You are not getting that Paul was speaking in the present tense in Romans 11:11-14. When he said he wanted to provoke some of his fellow Israelites to jealousy, do you think he was talking about Israelites that wouldn't even be alive until at least about 2,000 years later?
I'm saying that he doesn't know when God will circumcised the hearts of his people and he would like to be a part of THAT.
No, he was talking about his fellow Israelites living at that time that he personally wanted to help save.
How do you figure? Paul wouldn't drop a non-sequitur right in the middle of his argument. Why would he do that?
11:11 I say then,
they did not stumble so as to fall, did they? May it never be!
They = The nation of Israel.
In this context, Paul is using a third person plural pronoun to represent the collective noun "Israel", which is a single country made up of more than one person. You can’t have a team without individual members; even so, we discuss a team as a single entity. Likewise, Paul speaks about Israel as a single entity.
11:12 Now if
their transgression is riches for the world and their failure is riches for the Gentiles, how much more will
their fulfillment be!
Their = The nation of Israel.
The same is true of this pronoun. Paul is speaking about the single entity "Israel" not individual citizens of Israel. He tells us that Israel's transgression, her failure became riches for the
Gentiles, which is another collective noun. In this instance, "Gentiles" refers to all Gentile peoples taken as a whole. The New Covenant is available to all people and no group of people is excluded.
In this instance, "fulfillment" means something like "manned." Think of a Greek trireme ship, which is propelled along the water by oarsmen. And when the entire trireme has a full compliment of oarsmen on board, it is said to be "fulfilled." Later Paul will say that Israel is partially hardened, and this is like a trireme with only a fraction of her crew on board. Eventually Paul says, the nation of Israel will be "fulfilled" or fully populated with believers.
11:13 But I am speaking to you who are
Gentiles. Inasmuch then as I am an apostle of
Gentiles, I magnify my ministry,
Gentiles = all the peoples of the earth (except Israel) taken as a whole.

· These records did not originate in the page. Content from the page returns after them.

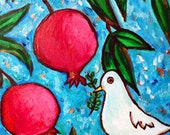 Peace Dove and Pomegranate Tree, Original Acrylic Painting, Painting on Canvas, 8X10 inch, Shalom Artwork, Peace Dove with Olive Branch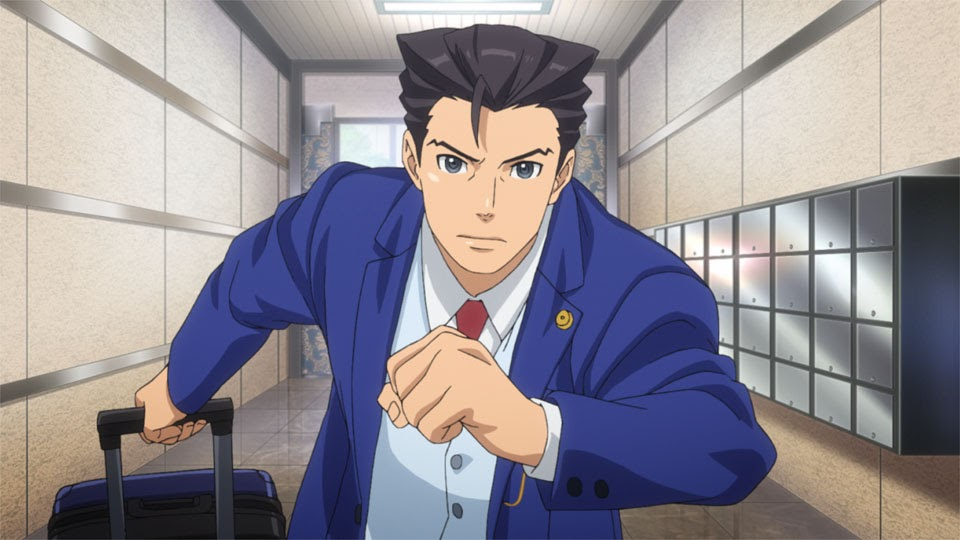 Preview : Phoenix Wright: Ace Attorney – Spirit of Justice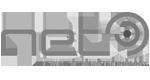 logo-net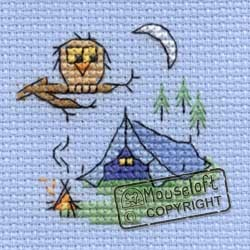 Mouseloft Camping - 004-G02stl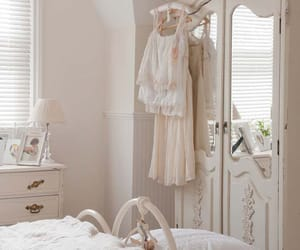 room, vintage, and white image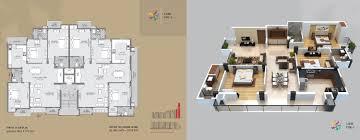 manglam aananda 2 3 bhk flats in jaipur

Paul will go anyplace and to any Gentile family as long as time allows.
11:14
if somehow I might move to jealousy my fellow countrymen and save
some of them.
Some of them = the hardened Israelites.
Again, saving Israelites per se doesn't magnify his ministry because outside the context of nationhood, individual Israelites are just like other people. All individuals, whether Jew or Gentile, can be saved if they call upon the name of the Lord. Jew or Gentile makes no difference. What Paul has in mind is the fulfillment of Israel, i.e. God's promise to soften their hearts, and open their eyes and ears. It would magnify his ministry if God would allow him to participate in Deuteronomy 30: 6-10 because THAT would indicate that God's promise didn't fail.